Reb Michel Raskin, an unassuming pillar of kindness and hospitality who survived the ravages of Stalinist oppression and the horrors of World War II to become an iconic bridge between Chassidic life in Soviet Russia and America, passed away on Dec. 26 (22 Tevet). He was 92 years old.
A host whose table was a banquet for the stately, a refuge for the lonely and a model of traditional Jewish hospitality, Michel Raskin served as the patriarch of the extended Raskin/Laine family. His home in the Crown Heights neighborhood of Brooklyn, N.Y., was always filled with guests, including distant relatives and an array of strangers who were provided with a warm bed, after a hearty meal accompanied by Chabad Chassidic wisdom, stories and song.
Proprietor of a popular neighborhood store on the main commercial thoroughfare in Crown Heights, he opened Raskin’s Fruit and Produce in 1959 on the corner of Kingston Avenue and President Street. It remains one of the neighborhood’s oldest shops, and generations of customers and passersby recall Raskin warmly greeting everyone with a smile, whether in the store, or especially in the warmer months, on the street right outside.
“His handshake could crush mountains; his compliment could take you to the mountaintop. He dominated every room he entered, yet you could barely notice he was there,” wrote his grandson, Rabbi Getzy Markowitz, a Chabad-Lubavitch emissary in Montreal, Canada. “Zeide was an optimist, always expressing gratitude to G‑d. Every grandchild believed that he or she was his favorite. We were all obsessed with him; we loved him so much.”
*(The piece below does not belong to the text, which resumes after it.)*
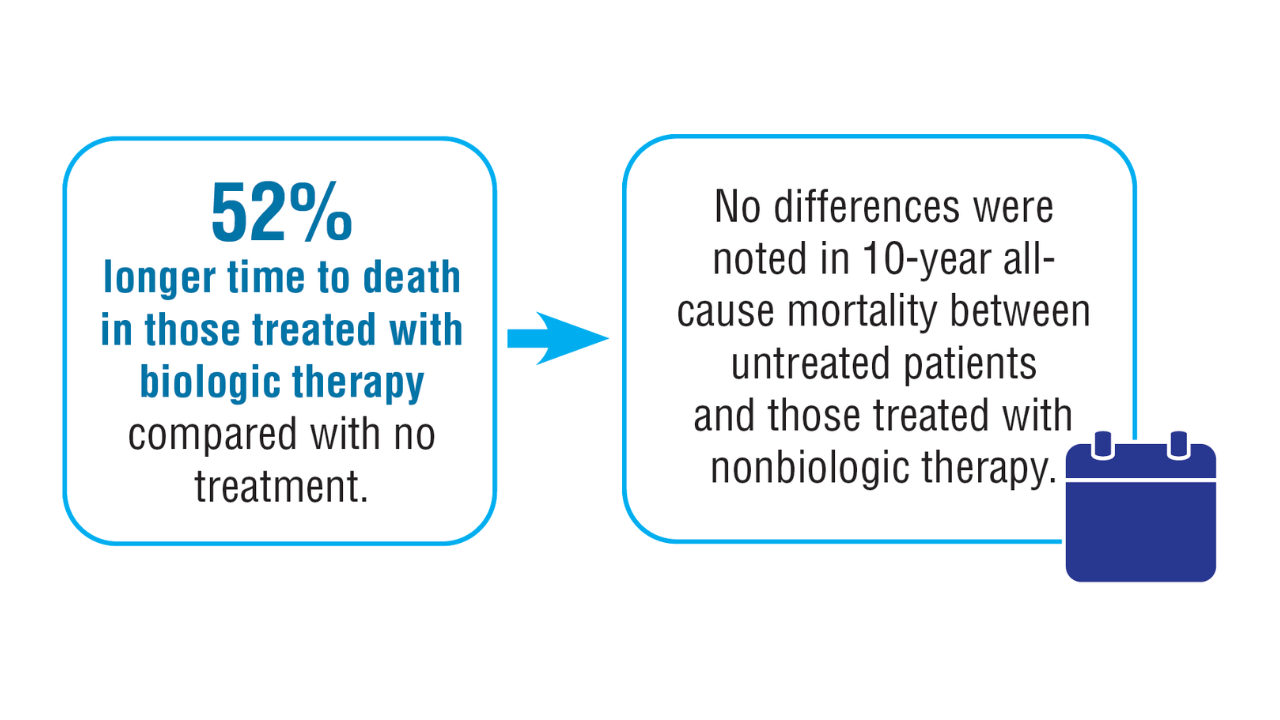 52%
longer time to death in those treated with biologic therapy compared with no treatment.

No differences were noted in 10-year all-cause mortality between untreated patients and those treated with nonbiologic therapy.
Children and grandchildren describe how it was often impossible to find an empty bed in the Raskin home, which was always hosting guests—from great rabbis to vagabonds, all who were served with respect.
“I never heard the word chesed (‘kindness’) or ‘guest’ used; rather, all were referred to as ‘good friends,’ ” said Markowitz, describing the atmosphere at the Raskin home.
A Childhood of Chassidic Values Amid Soviet Oppression
The oldest of four brothers (Sholom Ber, Chaim Dovid and Benzion), Yechiel Michel was born in Leningrad on Nov. 15, 1929 (12 Marcheshvan) to R’ Aharon Leib and Doba Raiza Laine. Laine descended from R’ Peretz Chein (1797-1883), a Chabad Chassid known as “Peretz the Great,” whose lineage traced back to 11th-century Spain, and before that to the house of Shealtiel, the son of Jehoiachin, the penultimate king of the Davidic dynasty, who was exiled to Babylonia by Nebuchadnezzar in the sixth century BCE.
Through the centuries the Chein/Laine family had proudly upheld Jewish tradition, but Soviet oppression was such that young Michel’s parents had little choice but to send him and his brothers to the local Communist state school. Michel’s parents and grandparents, however, worked to imbue the boys with Jewish and Chassidic values at home, and thereby continue the chain stretching all the way back to King David.
Raskin’s father always came up with creative excuses for the boy’s absence on Saturdays. When filling out school registration forms, he insisted on using his son’s Hebrew name saying that “if he did not maintain his Jewish name and identity, the gentiles would remind him of it.”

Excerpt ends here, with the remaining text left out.